### [Fragmento del documento]
■ ■ ■ ■
Opinión
APUNTES INCORRECTOS

Sánchez no salva ni a los viejos, el que nos socorre es el BCE

¿Sabían ya ustedes que gracias a este Gobierno que nos ha caído en desgracia ninguno de los damnificados por la crisis se quedará atrás, que no habrá austeridad bajo ningún concepto y que la gente podrá vivir alegre y contenta a pesar de los millones de parados actuales y los que están por venir? No se crean nada. Todo es un perfecto engaño desde que Sánchez se instaló en la Moncloa. Desde luego que la caída de la producción nacional está siendo bastante más intensa que la de las rentas de las familias gracias a los instrumentos de salvamento habilitados por el Ejecutivo, como los Ertes -que los inventó el PP-, al ingreso mínimo vital que han patentado los socialistas desgraciadamente -porque tendrá efectos perversos- y a la activación de lo que los economistas llaman estabilizadores automáticos -básicamente, el aumento de los pagos del subsidio de desempleo como consecuencia del incremento brutal de los parados-.
■ ■ ■ ■
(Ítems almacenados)
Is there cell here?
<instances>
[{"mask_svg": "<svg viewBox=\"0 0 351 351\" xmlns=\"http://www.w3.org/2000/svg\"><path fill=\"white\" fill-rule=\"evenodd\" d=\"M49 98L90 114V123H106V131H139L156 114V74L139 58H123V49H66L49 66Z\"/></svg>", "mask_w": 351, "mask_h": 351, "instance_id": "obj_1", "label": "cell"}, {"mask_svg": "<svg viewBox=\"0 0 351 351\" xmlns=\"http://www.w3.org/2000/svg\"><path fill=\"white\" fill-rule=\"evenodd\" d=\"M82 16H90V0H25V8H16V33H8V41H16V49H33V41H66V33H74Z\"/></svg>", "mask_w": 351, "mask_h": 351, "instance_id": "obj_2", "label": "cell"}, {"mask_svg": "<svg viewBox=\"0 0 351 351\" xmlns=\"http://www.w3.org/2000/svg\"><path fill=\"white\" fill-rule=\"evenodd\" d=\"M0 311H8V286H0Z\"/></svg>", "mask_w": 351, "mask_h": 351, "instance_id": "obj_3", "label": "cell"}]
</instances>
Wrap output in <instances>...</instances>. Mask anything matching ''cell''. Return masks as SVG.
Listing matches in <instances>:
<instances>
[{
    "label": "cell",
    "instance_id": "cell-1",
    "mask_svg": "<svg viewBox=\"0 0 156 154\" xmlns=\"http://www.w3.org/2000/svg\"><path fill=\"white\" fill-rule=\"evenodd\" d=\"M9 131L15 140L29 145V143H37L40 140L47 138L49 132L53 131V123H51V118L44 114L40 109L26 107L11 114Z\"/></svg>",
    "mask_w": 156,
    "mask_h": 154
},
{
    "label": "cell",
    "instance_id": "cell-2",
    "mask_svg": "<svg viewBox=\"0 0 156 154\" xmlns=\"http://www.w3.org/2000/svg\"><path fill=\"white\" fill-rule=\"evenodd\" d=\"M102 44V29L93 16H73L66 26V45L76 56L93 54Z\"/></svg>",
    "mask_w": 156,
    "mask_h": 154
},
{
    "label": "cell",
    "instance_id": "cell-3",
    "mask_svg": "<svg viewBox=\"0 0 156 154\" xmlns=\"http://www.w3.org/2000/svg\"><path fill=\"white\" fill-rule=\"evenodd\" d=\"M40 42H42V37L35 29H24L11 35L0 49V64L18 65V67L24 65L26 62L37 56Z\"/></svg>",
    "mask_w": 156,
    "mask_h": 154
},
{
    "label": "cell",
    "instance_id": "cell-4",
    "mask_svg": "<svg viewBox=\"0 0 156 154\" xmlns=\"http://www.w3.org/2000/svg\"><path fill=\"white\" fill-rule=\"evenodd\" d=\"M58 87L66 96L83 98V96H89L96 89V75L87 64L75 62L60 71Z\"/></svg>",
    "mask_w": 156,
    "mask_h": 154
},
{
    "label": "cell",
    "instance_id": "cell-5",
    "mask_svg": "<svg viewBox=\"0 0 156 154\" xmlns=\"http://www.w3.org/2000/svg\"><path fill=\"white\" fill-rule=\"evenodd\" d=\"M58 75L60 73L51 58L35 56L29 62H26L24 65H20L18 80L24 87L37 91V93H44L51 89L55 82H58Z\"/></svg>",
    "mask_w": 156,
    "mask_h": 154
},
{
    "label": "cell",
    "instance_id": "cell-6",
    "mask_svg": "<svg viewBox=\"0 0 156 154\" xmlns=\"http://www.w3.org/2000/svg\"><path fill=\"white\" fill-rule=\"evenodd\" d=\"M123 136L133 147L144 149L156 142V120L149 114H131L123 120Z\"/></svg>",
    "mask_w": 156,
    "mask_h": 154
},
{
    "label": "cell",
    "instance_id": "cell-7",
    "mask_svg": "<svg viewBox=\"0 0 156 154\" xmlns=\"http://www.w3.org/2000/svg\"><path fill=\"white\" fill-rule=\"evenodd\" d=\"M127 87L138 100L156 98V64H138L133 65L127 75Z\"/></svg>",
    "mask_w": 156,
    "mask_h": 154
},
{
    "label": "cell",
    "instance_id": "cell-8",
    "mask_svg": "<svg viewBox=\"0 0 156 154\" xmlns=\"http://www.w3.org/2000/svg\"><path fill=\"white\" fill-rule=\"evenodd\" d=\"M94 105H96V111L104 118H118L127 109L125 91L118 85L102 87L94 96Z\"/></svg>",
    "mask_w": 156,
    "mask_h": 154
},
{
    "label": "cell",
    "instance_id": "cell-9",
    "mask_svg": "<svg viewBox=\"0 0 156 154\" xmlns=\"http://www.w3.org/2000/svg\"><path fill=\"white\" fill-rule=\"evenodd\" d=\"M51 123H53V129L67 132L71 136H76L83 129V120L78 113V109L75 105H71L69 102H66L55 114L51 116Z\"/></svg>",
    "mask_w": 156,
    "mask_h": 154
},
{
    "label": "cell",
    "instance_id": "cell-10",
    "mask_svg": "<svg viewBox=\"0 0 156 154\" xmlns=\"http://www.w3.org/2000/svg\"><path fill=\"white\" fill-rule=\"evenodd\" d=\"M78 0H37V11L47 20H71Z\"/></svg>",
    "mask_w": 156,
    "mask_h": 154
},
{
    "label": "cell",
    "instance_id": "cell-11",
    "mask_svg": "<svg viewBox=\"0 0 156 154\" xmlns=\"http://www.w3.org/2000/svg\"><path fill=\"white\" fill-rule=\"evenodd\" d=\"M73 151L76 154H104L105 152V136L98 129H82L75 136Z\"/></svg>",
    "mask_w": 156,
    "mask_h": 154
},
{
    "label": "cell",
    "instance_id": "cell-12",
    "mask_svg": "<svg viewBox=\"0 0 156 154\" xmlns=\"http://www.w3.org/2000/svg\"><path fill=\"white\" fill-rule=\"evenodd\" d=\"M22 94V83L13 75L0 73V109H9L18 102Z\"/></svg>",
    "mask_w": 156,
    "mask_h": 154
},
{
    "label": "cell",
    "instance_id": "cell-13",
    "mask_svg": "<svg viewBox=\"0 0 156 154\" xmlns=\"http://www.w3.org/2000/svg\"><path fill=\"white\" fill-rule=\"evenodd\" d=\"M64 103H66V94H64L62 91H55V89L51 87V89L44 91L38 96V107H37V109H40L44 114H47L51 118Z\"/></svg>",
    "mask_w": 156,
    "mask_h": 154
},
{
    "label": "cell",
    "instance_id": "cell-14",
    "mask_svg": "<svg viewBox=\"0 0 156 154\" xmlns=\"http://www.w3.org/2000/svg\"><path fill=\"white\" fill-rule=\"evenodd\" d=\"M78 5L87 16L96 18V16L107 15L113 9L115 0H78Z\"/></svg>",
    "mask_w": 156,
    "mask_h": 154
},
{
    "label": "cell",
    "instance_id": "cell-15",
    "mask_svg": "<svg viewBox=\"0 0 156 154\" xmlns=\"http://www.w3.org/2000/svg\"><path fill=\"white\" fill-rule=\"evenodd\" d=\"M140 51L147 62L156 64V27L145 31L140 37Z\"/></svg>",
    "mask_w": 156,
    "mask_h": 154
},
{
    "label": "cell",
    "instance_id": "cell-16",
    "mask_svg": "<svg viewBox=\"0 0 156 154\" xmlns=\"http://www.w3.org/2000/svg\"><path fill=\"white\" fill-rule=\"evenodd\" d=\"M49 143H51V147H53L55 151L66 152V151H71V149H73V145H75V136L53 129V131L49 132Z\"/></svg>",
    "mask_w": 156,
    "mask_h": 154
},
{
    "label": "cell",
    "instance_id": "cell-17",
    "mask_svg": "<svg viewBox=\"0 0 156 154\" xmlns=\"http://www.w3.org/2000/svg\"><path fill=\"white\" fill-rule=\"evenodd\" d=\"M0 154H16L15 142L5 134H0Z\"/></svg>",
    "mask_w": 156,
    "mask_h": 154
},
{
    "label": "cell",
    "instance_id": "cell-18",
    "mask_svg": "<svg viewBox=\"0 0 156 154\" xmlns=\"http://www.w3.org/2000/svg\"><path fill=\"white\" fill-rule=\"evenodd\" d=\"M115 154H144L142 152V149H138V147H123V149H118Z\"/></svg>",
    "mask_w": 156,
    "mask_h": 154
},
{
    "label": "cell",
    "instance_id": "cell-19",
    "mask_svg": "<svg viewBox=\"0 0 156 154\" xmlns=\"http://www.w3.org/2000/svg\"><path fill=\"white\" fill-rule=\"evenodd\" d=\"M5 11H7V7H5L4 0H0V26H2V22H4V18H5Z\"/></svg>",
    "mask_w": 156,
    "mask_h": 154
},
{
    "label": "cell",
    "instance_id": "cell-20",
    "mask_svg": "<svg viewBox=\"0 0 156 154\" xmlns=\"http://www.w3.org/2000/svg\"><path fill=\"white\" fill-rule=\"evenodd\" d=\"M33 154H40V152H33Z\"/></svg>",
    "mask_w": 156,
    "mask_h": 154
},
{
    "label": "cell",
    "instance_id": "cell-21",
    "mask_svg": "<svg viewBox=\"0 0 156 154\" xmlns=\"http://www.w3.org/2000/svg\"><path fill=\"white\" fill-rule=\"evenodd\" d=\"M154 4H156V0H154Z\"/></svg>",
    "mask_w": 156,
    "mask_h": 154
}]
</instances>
■ ■ ■ ■
Indica si cada afirmación coincide con el texto, contestando sí o no y citando literalmente las palabras del texto que lo deciden: (a) el texto atribuye al PP la invención de los Ertes; (b) según el texto, la caída de la producción nacional es menos intensa que la de las rentas de las familias; (c) el texto atribuye el ingreso mínimo vital a los socialistas. Para resolver la actividad, basa tus respuestas únicamente en el texto.

(a) Sí: «los Ertes -que los inventó el PP-».
(b) No: «la caída de la producción nacional está siendo bastante más intensa que la de las rentas de las familias».
(c) Sí: «al ingreso mínimo vital que han patentado los socialistas».